While behavioral finance can be a great source of “people-do-the-darnedest-things” anecdotes and a welcome counterpoint to rationalism, it still, in my opinion, fails to give human emotion its due in the realm of personal finances. Instead, it focuses on the “illogic” of homo sapient decision-making, which implicitly suggests that logic and rationality are more highly valued than the delightful monkey-messiness of being human. Indeed, many advisors use the observations of behavioral finance as “advisories” to their clients. For example, they will explain to clients the behaviorial “availability heuristic” – which leads to the notion that what’s happening in the stock market today will also happen tomorrow – as an example of what NOT to assume when investing.
We have yet to fully acknowledge, even celebrate, the importance and power of emotions when it comes to finance. Far from leading us astray, these emotions provide us information and guidance that can vastly improve the way we understand and advise others when it comes to money. As David Brooks, a New York Times columnist, recently wrote in an op-ed on the new humanism, “Emotion is not opposed to reason; our emotions assign value to things and are the basis of reason” (underline mine).
Brooks is talking in his essay about government policies, but his use of the word “value” puts me instantly in mind of personal finance as well. What he is saying to me, even if his message was otherwise directed, is that emotions and financial value are intimately and importantly aligned. Get rid of the emotions, and we have no basis for our interactions with money. Prices of goods and services can be denominated in dollars, and set by exchange rates, market makers, central banks, and economists, but it is ultimately our feelings and reactions of fear, anger, well-being, and compassion that inform our choice of those goods and services.
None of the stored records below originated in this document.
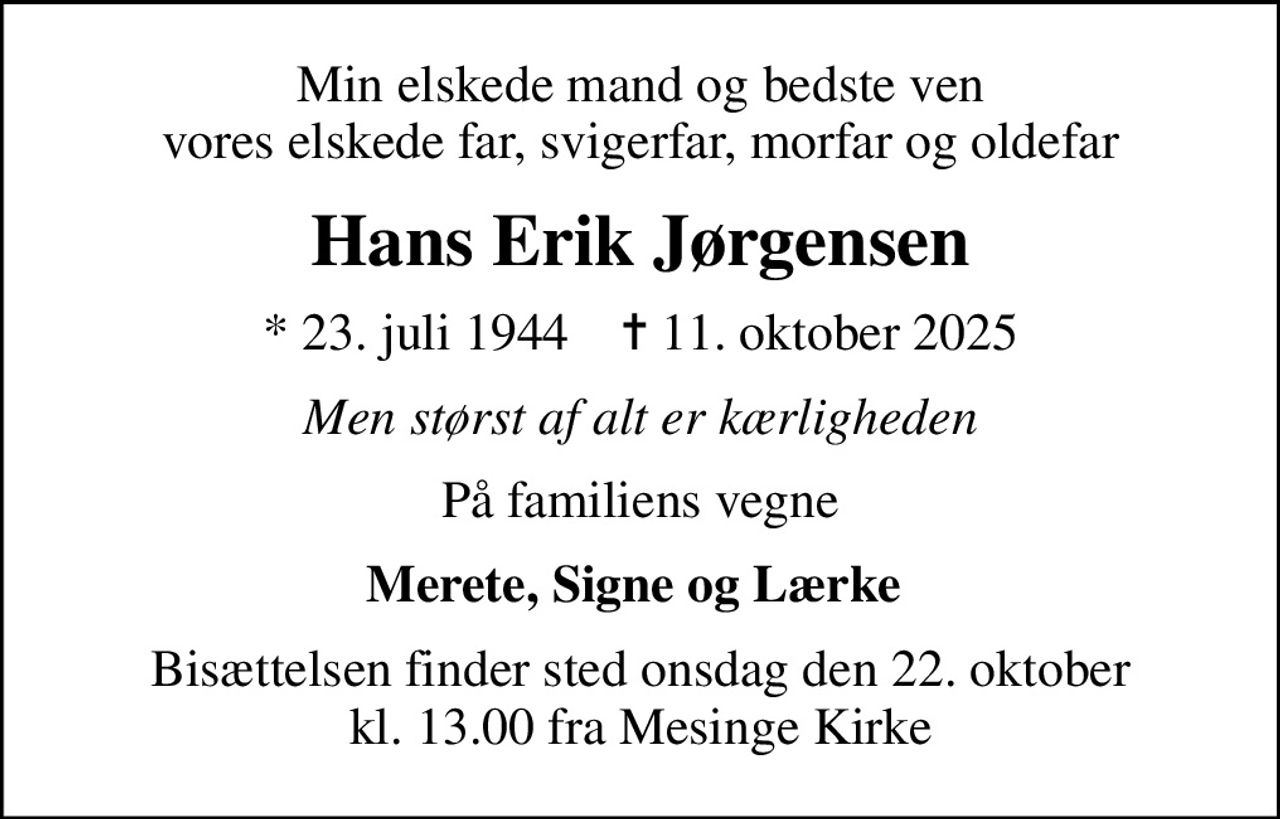 Min elskede mand og bedste ven vores elskede far, svigerfar, morfar og oldefar
Hans Erik Jørgensen
* 23. juli 1944    ✝ 11. oktober 2025
Men størst af alt er kærligheden
På familiens vegne
Merete, Signe og Lærke 
Bisættelsen finder sted onsdag den 22. oktober kl. 13.00 fra Mesinge Kirke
Helping women understand money and gain financial confidence is not about eliminating their emotions, but going straight to their core. Women are indeed an emotional gender, and have always relied on those trustworthy emotions to guide us as mothers, sisters, and friends; as community activists, as consensus builders, as the primary ministers to and providers of basic human needs: for education, healthcare, care for dependents. Emotional outbursts may find no place on Wall Street, but elsewhere in the world, these eruptions are changing the global order and are the occasion for getting important work done.
Let it be said: as women, we are rich in emotions! It is high time we understand and appreciate this wealth as it pertains to our decisions and choices about money.